Temas Especiales

25 de Feb de 2021

Deportes

La historia de una final bochornosa

Y o no había visto en más de 20 años de ejercicio profesional del periodismo que en dos partidos consecutivos de una final del béisbol n...

Y o no había visto en más de 20 años de ejercicio profesional del periodismo que en dos partidos consecutivos de una final del béisbol nacional —en cualquiera de sus categorías— se produjeran incidentes tan lamentables... tan bochornosos, vergonzosos y censurables, como los ocurridos en los dos últimos partidos de la serie final entre Chiriquí y Panamá Metro, por el campeonato nacional juvenil 2012.

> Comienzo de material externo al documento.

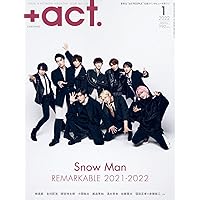 +act. ( プラスアクト )―visual interview magazine 2022年 1月号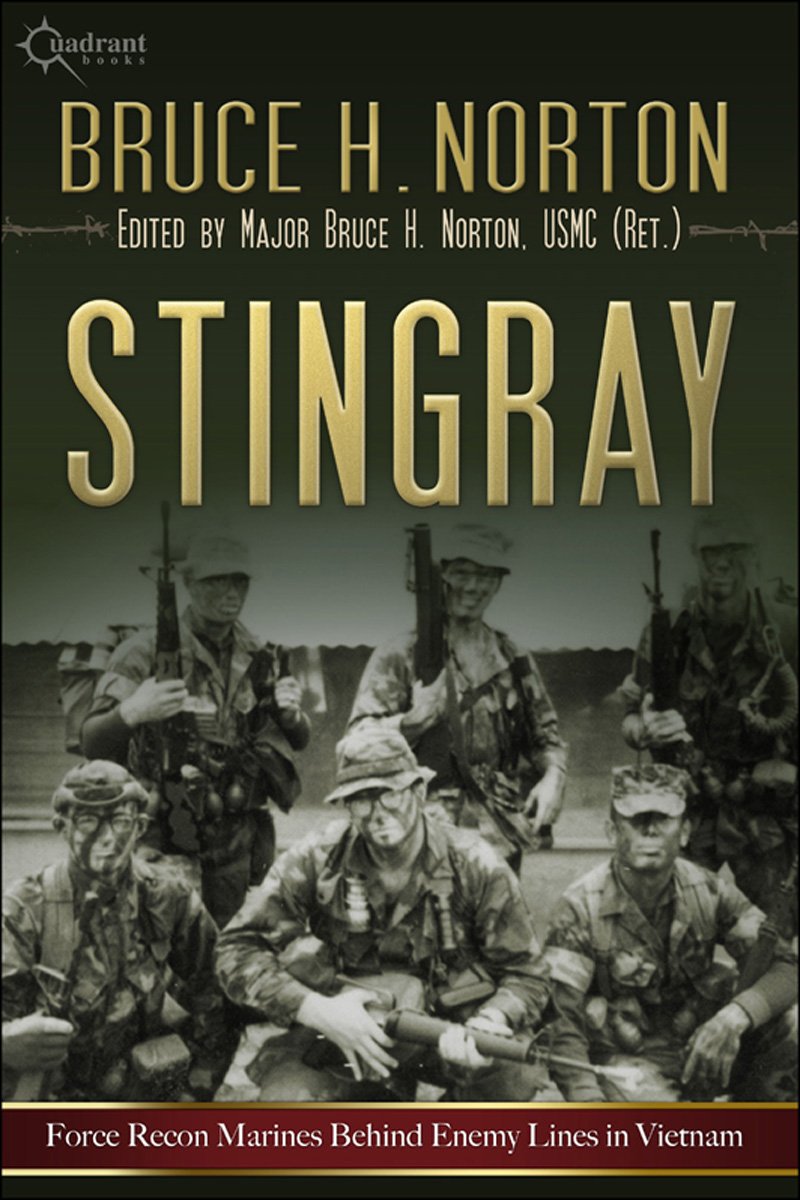 Stingray: Force Recon Marines Behind the Lines in Vietnam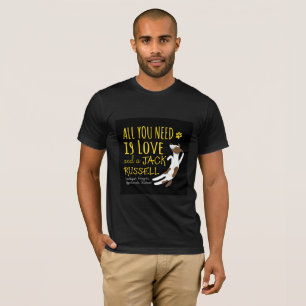 All you need is love and a Jack Russell  T-Shirt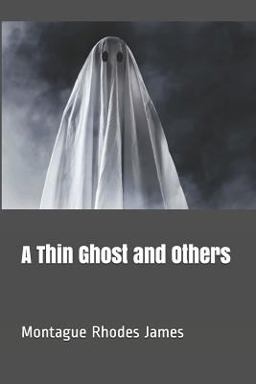 A Thin Ghost and Others
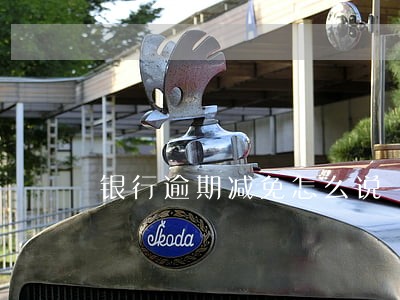 银行逾期减免怎么说 银行逾期减免怎么说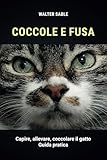 Coccole e fusa: Capire, allevare, coccolare il gatto - Guida pratica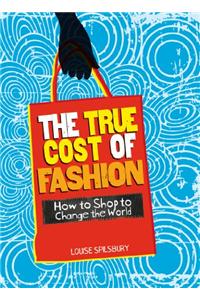 True Cost of Fashion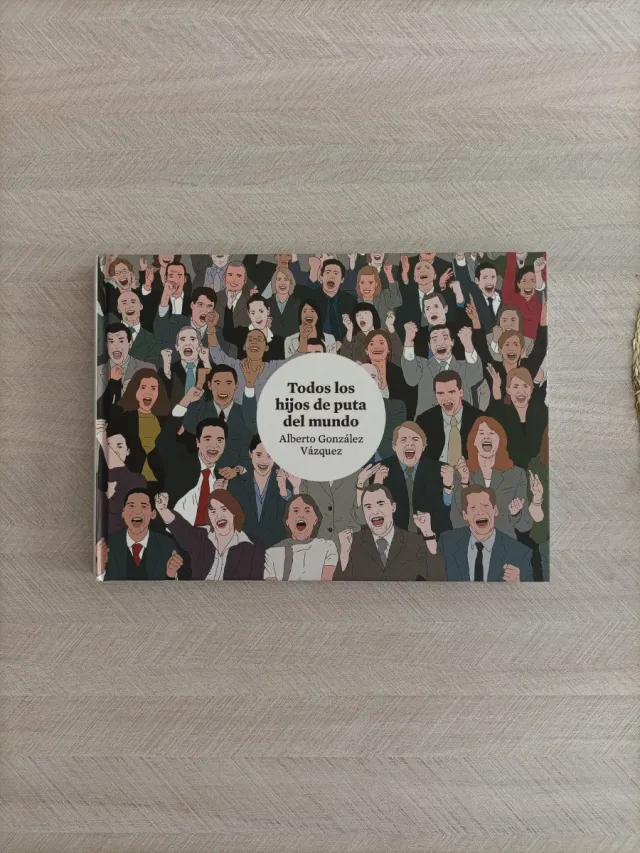 Todos los hijos de puta del mundo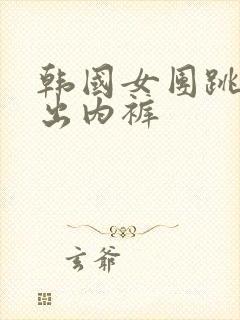 韩国女团跳舞露出内裤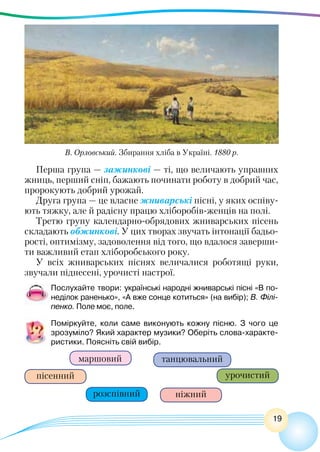 19
Перша група — зажинкові — ті, що величають управних
жниць, перший сніп, бажають починати роботу в добрий час,
пророкують добрий урожай.
Друга група — це власне жниварські пісні, у яких оспіву-
ють тяжку, але й радісну працю хліборобів-женців на полі.
Третю групу календарно-обрядових жниварських пісень
складають обжинкові. У цих творах звучать інтонації бадьо-
рості, оптимізму, задоволення від того, що вдалося заверши-
ти важливий етап хліборобського року.
У всіх жниварських піснях величалися роботящі руки,
звучали піднесені, урочисті настрої.
Послухайте твори: українські народні жниварські пісні «В по-
неділок раненько», «А вже сонце котиться» (на вибір); В. Філі-
пенко. Поле моє, поле.
Поміркуйте, коли саме виконують кожну пісню. З чого це
зрозуміло? Який характер музики? Оберіть слова-характе-
ристики. Поясніть свій вибір.
ніжний
маршовий
пісенний
розспівний
танцювальний
урочистий
В. Орловський. Збирання хліба в Україні. 1880 р.
 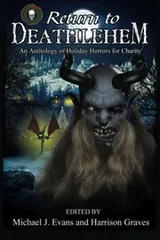Cover of Return to Deathlehem: An Anthology of Holiday Horrors for Charity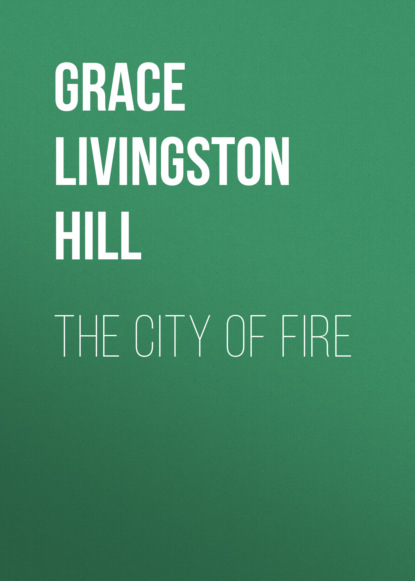 Grace Livingston Hill - The City of Fire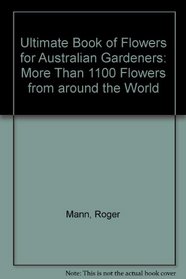 Ultimate Book of Flowers for Australian Gardeners: More Than 1100 Flowers from around the World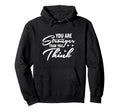 Motivational Inspiration Positive Hoodie - Unique Graphic for Adults - T-Shirt, Sweatshirt, Hoodie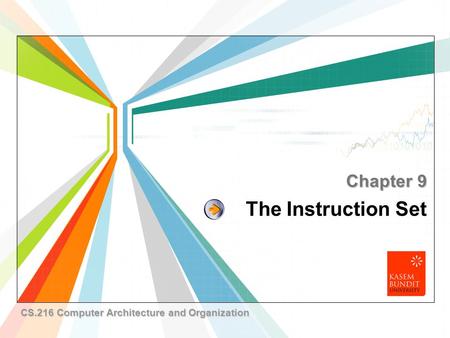 L/O/G/O www.themegallery.com The Instruction Set Chapter 9 CS.216 Computer Architecture and Organization.
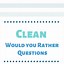 Image result for Clean Would You Rather Questions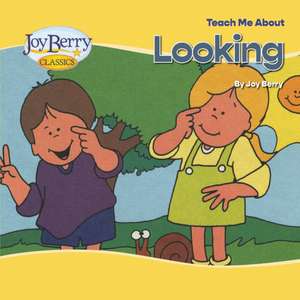 Teach Me About Looking de Joy Berry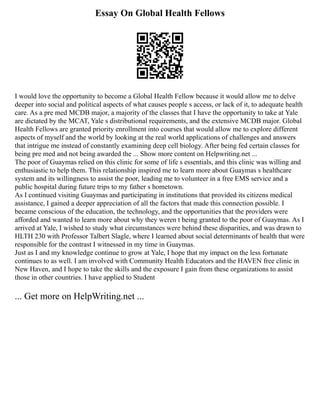 Essay On Global Health Fellows
I would love the opportunity to become a Global Health Fellow because it would allow me to delve
deeper into social and political aspects of what causes people s access, or lack of it, to adequate health
care. As a pre med MCDB major, a majority of the classes that I have the opportunity to take at Yale
are dictated by the MCAT, Yale s distributional requirements, and the extensive MCDB major. Global
Health Fellows are granted priority enrollment into courses that would allow me to explore different
aspects of myself and the world by looking at the real world applications of challenges and answers
that intrigue me instead of constantly examining deep cell biology. After being fed certain classes for
being pre med and not being awarded the ... Show more content on Helpwriting.net ...
The poor of Guaymas relied on this clinic for some of life s essentials, and this clinic was willing and
enthusiastic to help them. This relationship inspired me to learn more about Guaymas s healthcare
system and its willingness to assist the poor, leading me to volunteer in a free EMS service and a
public hospital during future trips to my father s hometown.
As I continued visiting Guaymas and participating in institutions that provided its citizens medical
assistance, I gained a deeper appreciation of all the factors that made this connection possible. I
became conscious of the education, the technology, and the opportunities that the providers were
afforded and wanted to learn more about why they weren t being granted to the poor of Guaymas. As I
arrived at Yale, I wished to study what circumstances were behind these disparities, and was drawn to
HLTH 230 with Professor Talbert Slagle, where I learned about social determinants of health that were
responsible for the contrast I witnessed in my time in Guaymas.
Just as I and my knowledge continue to grow at Yale, I hope that my impact on the less fortunate
continues to as well. I am involved with Community Health Educators and the HAVEN free clinic in
New Haven, and I hope to take the skills and the exposure I gain from these organizations to assist
those in other countries. I have applied to Student
... Get more on HelpWriting.net ...
 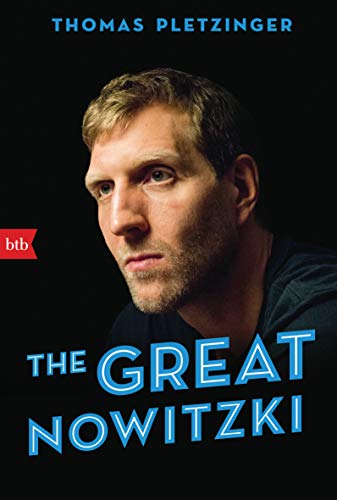 The Great Nowitzki: Das außergewöhnliche Leben des großen deutschen Sportlers von btb Taschenbuch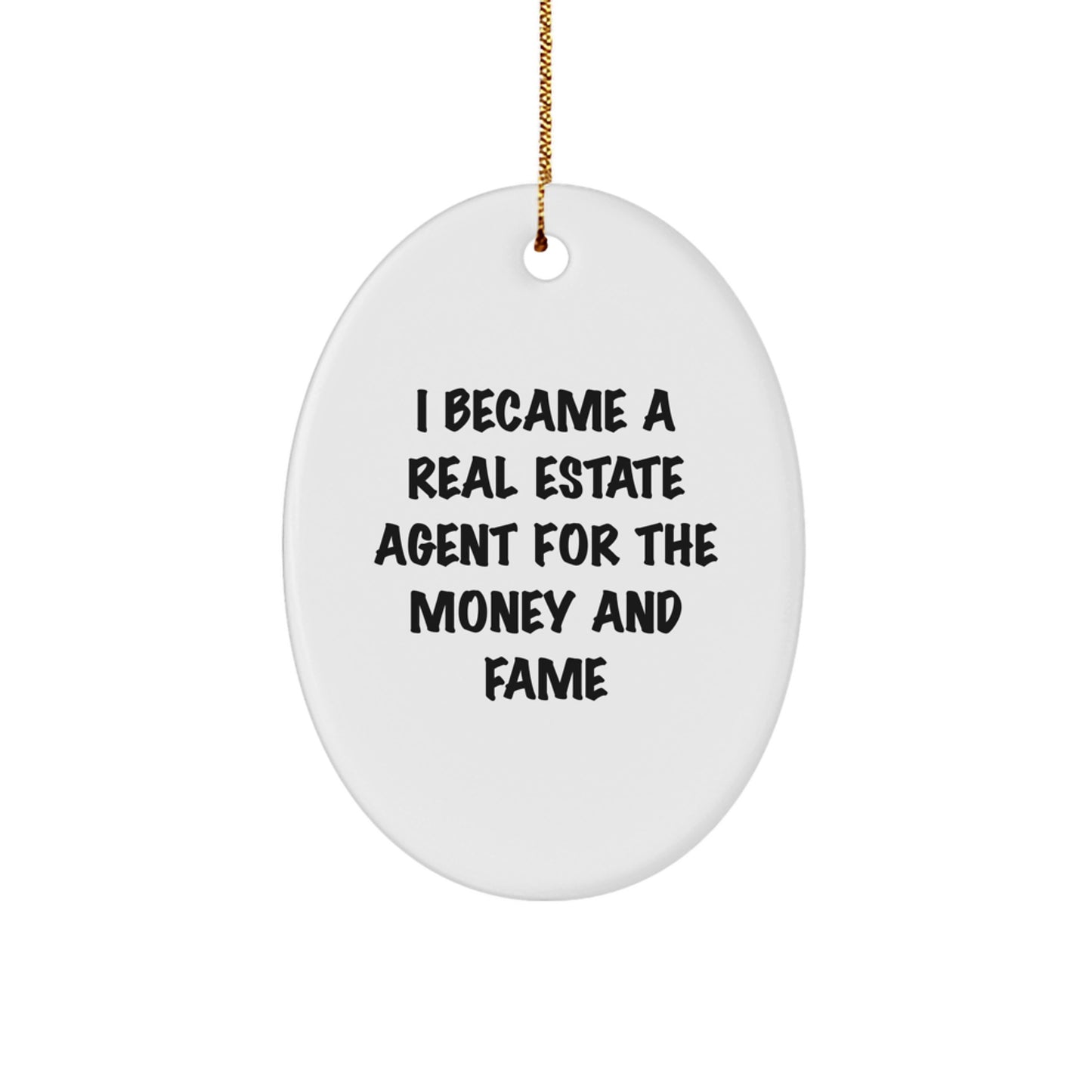 Funny Real Estate Agent Gifts from Friends for Christmas - 'I Became A Real Estate Agent For The Money And Fame' Oval Ornament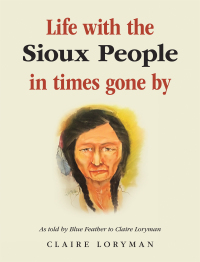 Cover image: Life with the Sioux People in Times Gone By 9781665596756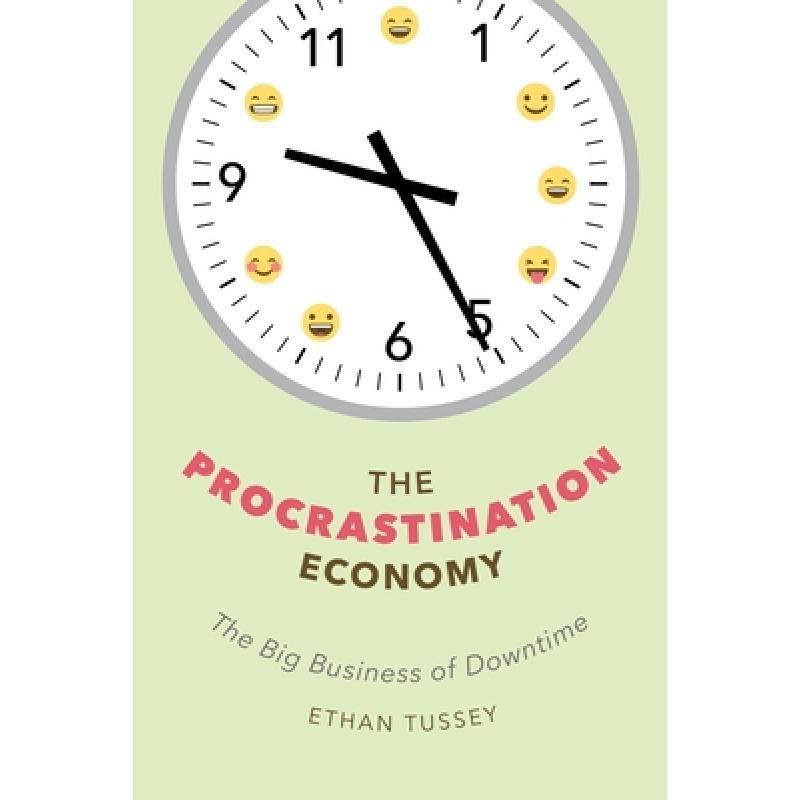【4周达】The Procrastination Economy: The Big Business of Downtime [9781479802524]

No hablaré de lo que sucedió durante esos partidos... los medios impresos, radiales y televisivos han repetido imágenes, fotos y comentarios hasta el cansancio sobre el particular.

Comenzaré por el final. Un comunicado, sin firma responsable de algún directivo de la Fedebeis, llegó ayer a mi correo electrónico, con una absurda explicación de los hechos ocurridos el 14 de febrero en el estadio Kenny Serracín de David, y sin referencia alguna a lo sucedido el jueves último en el Rod Carew.

Lejos de asumir responsabilidades como máxima autoridad del béisbol, la Fedebeis se lava las manos y responsabiliza a las ligas provinciales por autorizar la venta de cervezas para sufragar sus gastos; y por ello, también deben hacerse responsables de las consecuencias que se deriven del consumo excesivo de bebidas alcohólicas durante los partidos.

Entonces, ¿para qué existe la Fedebeis? ¿Para contar el dinero de la taquilla? ¿Las garantías de seguridad en los estadios durante los campeonatos nacionales son responsabilidad de la Federación, o de las ligas provinciales?

En el mencionado comunicado, trata de justificarse, señalando que pagó más de 94 mil dólares en concepto de seguridad, durante el torneo juvenil. Pregunto: si fue así, ¿dónde estaban los policías cuando se tiraron los dos fanáticos de Panamá Metro al terreno del Rod Carew?

¿Y cómo aparecieron para reprimir a los chiricanos? De paso, la actuación de las unidades presentes ese día merece comentario aparte, porque en ningún momento se dieron a respetar.

Si hubieran detenido al primer fanático que invadió el terreno de juegos, estoy seguro que allí mismo se habría puesto freno a cualquier otro intento de mal comportamiento.

La administración del béisbol panameño está en manos de gente con poco o ningún conocimiento de la forma en que debe conducirse, responsablemente, un campeonato nacional.

Es una lástima que un torneo juvenil haya llegado a la categoría de ‘Barrio de Trifulca’. Y más lamentable, que los principales responsables se sacudan el polvo del saco. Con el torneo mayor en ciernes, donde hay muchos más intereses en juego, y donde se va a permitir a los mejores jugadores juveniles integrar una selección para foguearse con miras al Mundial de Corea, ¿quién le garantiza a esos jóvenes su seguridad?

¿Y quién garantiza que no habrá secuelas de lo sucedido entre Chiriquí y Metro en la juvenil, reflejadas entre los adultos del certamen mayor? Ojalá aprendan de lo sucedido. Tienen los carnavales para pensar las cosas.